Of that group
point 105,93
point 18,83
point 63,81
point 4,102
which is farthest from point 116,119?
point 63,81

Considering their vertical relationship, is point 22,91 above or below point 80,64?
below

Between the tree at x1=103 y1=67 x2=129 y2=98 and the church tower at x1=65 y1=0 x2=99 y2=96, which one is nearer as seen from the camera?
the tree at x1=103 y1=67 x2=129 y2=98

==

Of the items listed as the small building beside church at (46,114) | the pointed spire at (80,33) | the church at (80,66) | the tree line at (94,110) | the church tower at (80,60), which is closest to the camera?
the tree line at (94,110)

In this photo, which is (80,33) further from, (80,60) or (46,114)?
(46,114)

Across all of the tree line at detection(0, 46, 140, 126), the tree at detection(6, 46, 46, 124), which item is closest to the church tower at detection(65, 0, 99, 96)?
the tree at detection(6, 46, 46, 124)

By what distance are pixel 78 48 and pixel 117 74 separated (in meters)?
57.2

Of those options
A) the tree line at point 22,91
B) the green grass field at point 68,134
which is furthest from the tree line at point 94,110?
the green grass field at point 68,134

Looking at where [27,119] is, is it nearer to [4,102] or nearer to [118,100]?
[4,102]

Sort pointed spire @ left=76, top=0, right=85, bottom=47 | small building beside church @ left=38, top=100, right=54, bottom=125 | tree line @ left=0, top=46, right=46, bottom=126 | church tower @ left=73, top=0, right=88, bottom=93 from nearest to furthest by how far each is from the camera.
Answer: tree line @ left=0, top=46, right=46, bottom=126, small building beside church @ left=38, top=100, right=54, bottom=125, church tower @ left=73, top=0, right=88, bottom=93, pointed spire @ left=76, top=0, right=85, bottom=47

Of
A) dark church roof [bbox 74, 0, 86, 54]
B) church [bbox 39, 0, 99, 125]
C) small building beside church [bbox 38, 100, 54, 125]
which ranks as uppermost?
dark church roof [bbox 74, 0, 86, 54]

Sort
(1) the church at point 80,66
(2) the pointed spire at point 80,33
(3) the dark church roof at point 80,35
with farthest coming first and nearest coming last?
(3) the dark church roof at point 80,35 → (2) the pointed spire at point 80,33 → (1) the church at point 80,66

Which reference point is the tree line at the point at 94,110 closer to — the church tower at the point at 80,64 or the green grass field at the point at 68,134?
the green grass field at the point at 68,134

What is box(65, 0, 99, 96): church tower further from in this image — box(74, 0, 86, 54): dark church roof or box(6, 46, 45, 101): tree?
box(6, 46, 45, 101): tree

* [Written request]: Format the lines of the records from the one containing "Of the items" up to and including the one containing "Answer: tree line" as a numbered list, leaving out any blank lines.

* [Result]:
1. Of the items listed as the small building beside church at (46,114) | the pointed spire at (80,33) | the church at (80,66) | the tree line at (94,110) | the church tower at (80,60), which is closest to the camera?
2. the tree line at (94,110)
3. In this photo, which is (80,33) further from, (80,60) or (46,114)?
4. (46,114)
5. Across all of the tree line at detection(0, 46, 140, 126), the tree at detection(6, 46, 46, 124), which item is closest to the church tower at detection(65, 0, 99, 96)?
6. the tree at detection(6, 46, 46, 124)
7. By what distance are pixel 78 48 and pixel 117 74 separated (in meters)?
8. 57.2
9. Of those options
10. A) the tree line at point 22,91
11. B) the green grass field at point 68,134
12. which is furthest from the tree line at point 94,110?
13. the green grass field at point 68,134
14. Looking at where [27,119] is, is it nearer to [4,102] or nearer to [118,100]?
15. [4,102]
16. Sort pointed spire @ left=76, top=0, right=85, bottom=47 | small building beside church @ left=38, top=100, right=54, bottom=125 | tree line @ left=0, top=46, right=46, bottom=126 | church tower @ left=73, top=0, right=88, bottom=93 from nearest to furthest by how far each is from the camera.
17. Answer: tree line @ left=0, top=46, right=46, bottom=126, small building beside church @ left=38, top=100, right=54, bottom=125, church tower @ left=73, top=0, right=88, bottom=93, pointed spire @ left=76, top=0, right=85, bottom=47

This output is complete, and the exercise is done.